Are African HIV epidemics sustained by exogenous introduction of infection?

What is the relative importance of exogenous and endogenous transmission in sustaining HIV epidemics?  In a study of HIV sub-type distribution in the Middle East, Mumtaz & Abu Raddad (STIs) stress the role of multiple exogenous introductions, as evidenced in the wide diversity of genetic sub-types present in most countries.  At a more local level, the answer to our question will, of course, depend on how “exogenous” and “endogenous” are defined – and may have little meaning where we are concerned with the  HIV transmission networks in gay communities that are the object of a number of studies featured in STIs (Potterat & Muth (STIs); Drumright & Frost (STIs)).  Yet, the situation is surely very different when it comes to the kind of geographical communities that are constituted by the studies designed to evaluate the local epidemiological effect of ART deployment – such as HPTN 071 study in Zambian and South Africa.  Here, the location of the communities targeted by the trial establishes a clear boundary, and gives meaning and importance to our question.  How far are the preventative effects of ART coverage within the community likely to be neutralized by introductions that are exogenous to it?

Grabowski & Ray, in recent analysis of data deriving from the Rakai Community Cohort Study, Round 13 (2008-9), has sought to give some insight into the spatial dynamics of HIV transmission, through investigating a cohort of 14,594 individuals in 46/50 communities in the Rakai region of Uganda.  Its goal: to determine the relative epidemiological importance, in this particular context, of transmissions within the household, across the boundary of the household but within the community, and across boundary of the community.  A difficulty foreseen by the study is that transmissions from outside tend to be less easily traced.  The researchers have therefore adopted a multi-faceted approach:  an analysis of the spatial clustering (1) and a phylogenetic analysis (2) are complemented by an analysis of individual partnerships on the basis of data supplied at interview (3).  The phylogenetic analysis investigated the relationship of phylogenetic clustering (in terms of genetic closeness in the gag and env genes) to geographical location.

The findings of the study suggest the relative importance of repeated introductions of HIV across the community, and indeed, regional boundary, as against the importance of onward transmission through intra-community networks (other than those within the household).  The spatial clustering analysis shows very strong household clustering (RR of HIV+ person, as opposed to non-HIV+ person, being in the same household as another HIV+ person 3.2, and RR 10.8 for incident cases), but practically no clustering outside the household.  The phylogenetic analysis identified 95 clusters, of which 53 (55.8%) spanned households; of these 53, 38 (71.7%) crossed community boundaries; of the 38, 18 (47.4%) spanned geographic regions.  The individual transmission analysis shows 39.5% of new cases from extra-household partners; of these, 62.1% were from partners outside the community; of these (where location of partner was known) 50% outside Rakai district, and geographically dispersed throughout Uganda.

Taken together, the three analyses seem to offer a consistent picture.

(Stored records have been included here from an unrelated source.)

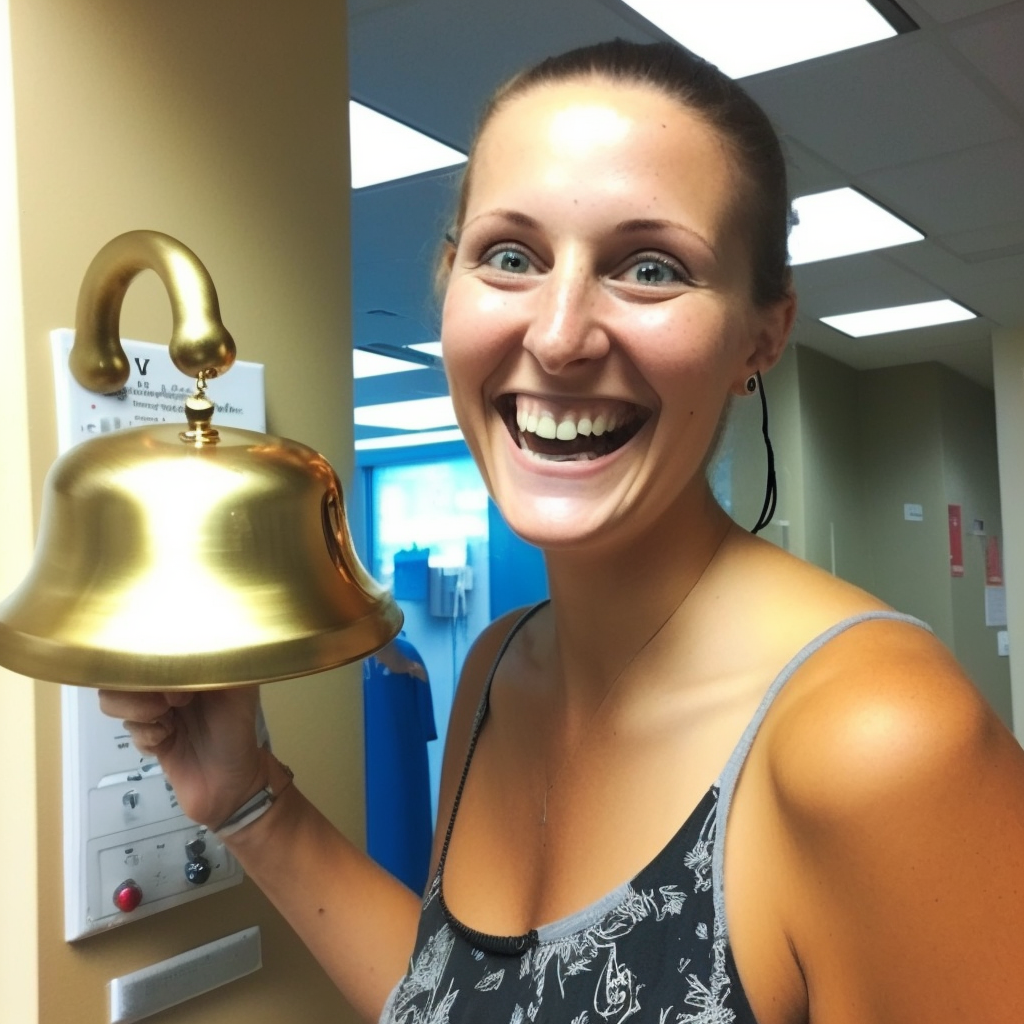 cancer-patient-rings-bell-in-mexico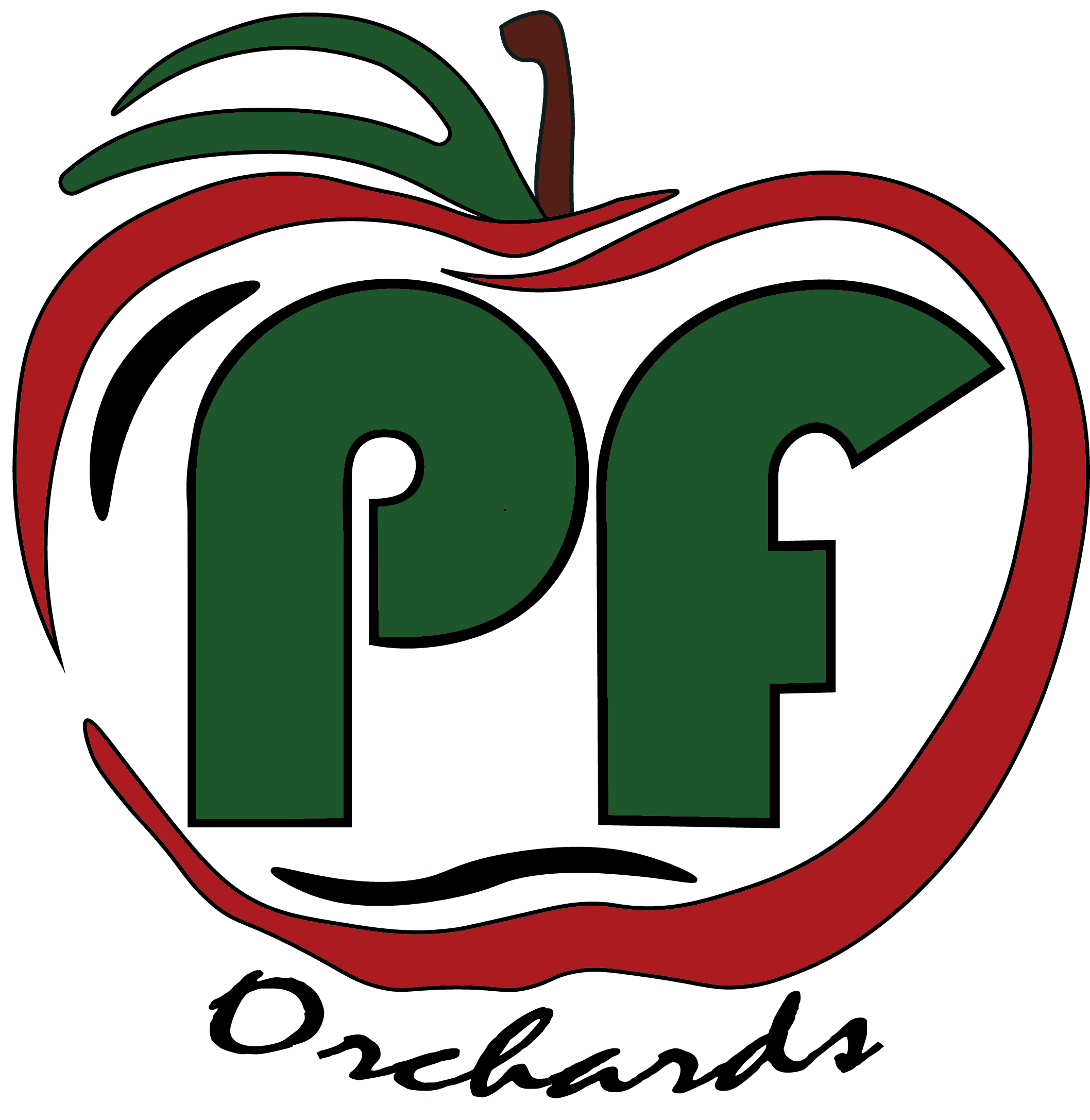 ProFarm Orchards, LLC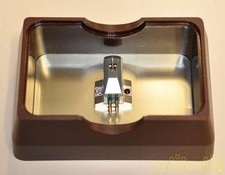 MC Cartridge AT F3 AUDIO TECHNICA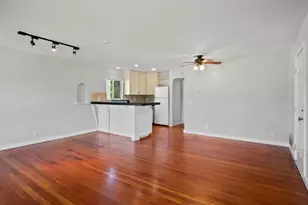 300 Stony Point Rd, Santa Rosa, CA 95401 - Photo 6
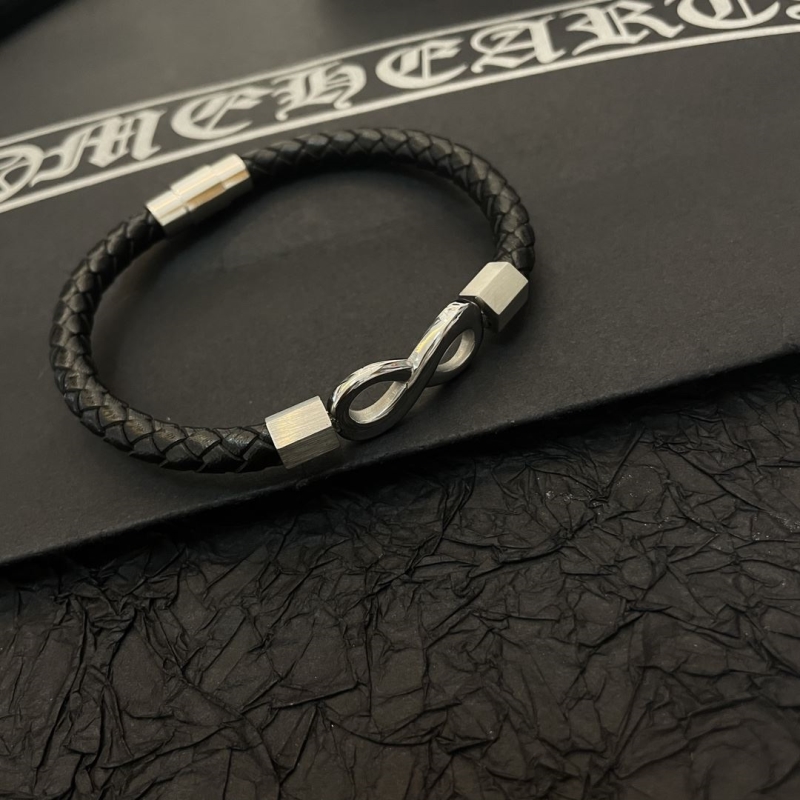 Chrome Hearts Bracelets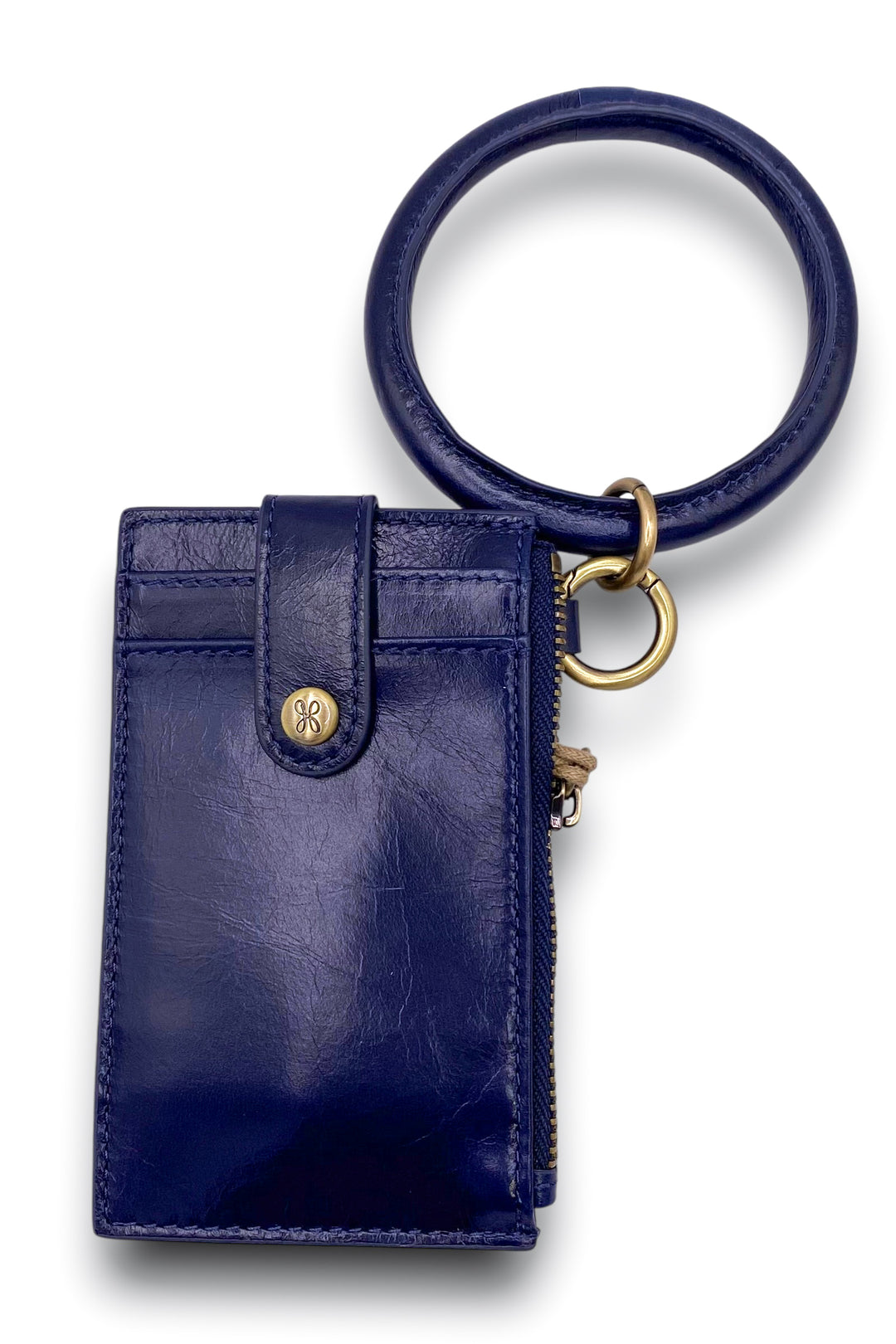 Hobo Storm store Wristlet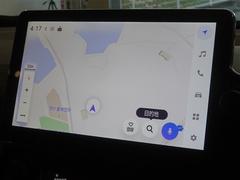 ����ؤǤ�Ԥ��������ء��¿��Υȥ西�������꡼�ʥӤ��������Ƥ��ޤ��� 6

The surprise is the importance of more exogenous, as against more endogenous, transmissions, with intra-community transmission (excepting within the household) not playing the role that might have been expected.  Of course, these findings may not be generalizable to other sub-Saharan, still less non-African, settings.  But they do raise pertinent questions  to any attempts to evaluate the preventative possibilities of localized ART interventions.